Assistance Publique - Hôpitaux de Paris

Status

Unknown

Conditions

Rectal Cancer

Treatments

Radiation: PET-MRI

Study type

Interventional

Funder types

Other

Identifiers

NCT04036643
P170939J

Details and patient eligibility

About

Rectal cancer represents 14,000 new cases a year in France. At diagnosis, 70% of patients have a locally advanced tumors T3-T4 and / or N + evaluated mainly by rectal MRI. These patients will benefit from a neo-adjuvant treatment by radio-chemotherapy. The complete histologic response rate (ypT0N0) after this neo-adjuvant treatment ranged from 15 to 27% and improved recurrence-free survival, remotely relapse-free survival, overall survival, and decreased local recurrence rate. In the case of full response diagnosis after neoadjuvant chemoradiotherapy 3 theoretical solutions exist:

  1. Total excision of the rectum and mesorectum (TME) This is the classic attitude with a low risk of local recurrence (5%) but functional complications occur in 25 to 60% of cases
  2. A simple monitoring ("Watch and Wait") by MRI, biopsy, rectoscopy ... This strategy was initially proposed to elderly patients considered inoperable but it has also been proposed in younger patients, operable, with a view to decreasing morbidity and sequelae. This attitude poses a likely overall risk of local recidivism. However, this higher risk of recurrence may be the result of imperfect identification of ypT0N0 patients.
  3. Local excision of the post-radiation scar also called closure lumpectomy with pathological analysis and possible secondary TME if no complete response. This last attitude has the advantage of allowing an anatomopathological verification of the treated lesion and to complete the treatment if necessary. In the case of ypT0 the local recurrence rate is low and in this case it is possible to consider rectal savings.

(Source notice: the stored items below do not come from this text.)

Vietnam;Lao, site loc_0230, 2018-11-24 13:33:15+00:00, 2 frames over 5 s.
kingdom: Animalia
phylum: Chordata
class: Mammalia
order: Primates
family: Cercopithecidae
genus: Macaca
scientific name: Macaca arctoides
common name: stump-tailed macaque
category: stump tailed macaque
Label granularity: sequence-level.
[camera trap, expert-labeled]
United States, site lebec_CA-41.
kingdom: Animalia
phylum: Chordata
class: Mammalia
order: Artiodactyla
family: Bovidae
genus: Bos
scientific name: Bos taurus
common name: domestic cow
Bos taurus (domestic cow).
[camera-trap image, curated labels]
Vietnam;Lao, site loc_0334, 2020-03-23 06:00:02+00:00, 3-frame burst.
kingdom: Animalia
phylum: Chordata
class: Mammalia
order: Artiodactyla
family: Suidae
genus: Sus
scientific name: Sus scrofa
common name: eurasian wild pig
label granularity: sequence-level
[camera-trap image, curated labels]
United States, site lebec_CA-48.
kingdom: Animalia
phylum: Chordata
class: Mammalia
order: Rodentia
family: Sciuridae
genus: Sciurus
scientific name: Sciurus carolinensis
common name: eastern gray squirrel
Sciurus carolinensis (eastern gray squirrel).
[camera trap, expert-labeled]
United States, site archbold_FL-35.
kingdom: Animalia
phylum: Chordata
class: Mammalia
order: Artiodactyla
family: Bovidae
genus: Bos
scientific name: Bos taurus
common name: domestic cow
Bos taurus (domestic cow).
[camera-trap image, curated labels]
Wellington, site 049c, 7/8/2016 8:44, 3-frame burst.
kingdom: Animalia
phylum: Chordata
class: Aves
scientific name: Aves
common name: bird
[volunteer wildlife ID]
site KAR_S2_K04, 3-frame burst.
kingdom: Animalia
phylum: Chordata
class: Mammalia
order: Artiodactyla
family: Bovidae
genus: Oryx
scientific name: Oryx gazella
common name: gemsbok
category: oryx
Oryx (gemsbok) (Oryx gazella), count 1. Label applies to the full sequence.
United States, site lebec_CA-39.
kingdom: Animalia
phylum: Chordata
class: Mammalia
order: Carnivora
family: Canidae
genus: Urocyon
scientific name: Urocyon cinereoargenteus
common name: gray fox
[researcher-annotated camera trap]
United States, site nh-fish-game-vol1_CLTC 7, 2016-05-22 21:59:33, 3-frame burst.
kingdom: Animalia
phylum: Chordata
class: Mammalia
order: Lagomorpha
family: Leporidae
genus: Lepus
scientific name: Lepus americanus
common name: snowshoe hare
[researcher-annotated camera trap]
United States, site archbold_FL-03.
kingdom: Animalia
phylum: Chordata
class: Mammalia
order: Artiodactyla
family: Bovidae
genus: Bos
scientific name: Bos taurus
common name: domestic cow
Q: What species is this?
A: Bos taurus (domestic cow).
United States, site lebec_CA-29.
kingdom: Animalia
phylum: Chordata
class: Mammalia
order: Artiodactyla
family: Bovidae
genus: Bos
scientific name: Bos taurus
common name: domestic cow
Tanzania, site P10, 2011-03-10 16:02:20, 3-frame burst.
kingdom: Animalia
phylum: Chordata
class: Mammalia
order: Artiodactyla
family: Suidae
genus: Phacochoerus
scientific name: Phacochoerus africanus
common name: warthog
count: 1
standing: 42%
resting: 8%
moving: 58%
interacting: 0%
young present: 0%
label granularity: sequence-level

The choice of the last two attitudes is therefore based on the correct identification of patients in complete response. The performance of the diagnosis of no complete response after radiochemotherapy is therefore fundamental and is the subject of this project wich consist of comparing he diagnostic performance for the identification of a complete lack of response [18F] -FDG-PET / MRI ypT0N0 to that of the classic attitude (MRI) 6 to 9 weeks after the end of a neoadjuvant chemoradiotherapy treatment of low and mid-rectal cancers in patients in whom clinical and endoscopic examination favor a complete response.

Full description

The MRI examination to evaluate the response to routine Radio-Chemotherapy Neoadjuvant (RCT) will be replaced by an MRI-PET scan in all patients included. Firstly, only the MRI portion of the examination will be interpreted (sequences identical to that performed in conventional MRI), without the PET part of the examination. An evaluation of the answer will be done. The results of the MRI will be transmitted to the surgeon in accordance with the conventional attitude of treatment of rectal cancer treated with RCT.

In a second step the complete examination associating the merged MRI and PET sequences will be reinterpreted. A new evaluation of the response will be done. The results of the MRI and PET MRI will be read without the gold standard, which will be available after the intervention. The results of this second analysis will not be transmitted to the Multidisciplinary Concertation Meeting and will not influence the management. The patients will then be operated. The histological stage ypTN will be established on the operative specimen.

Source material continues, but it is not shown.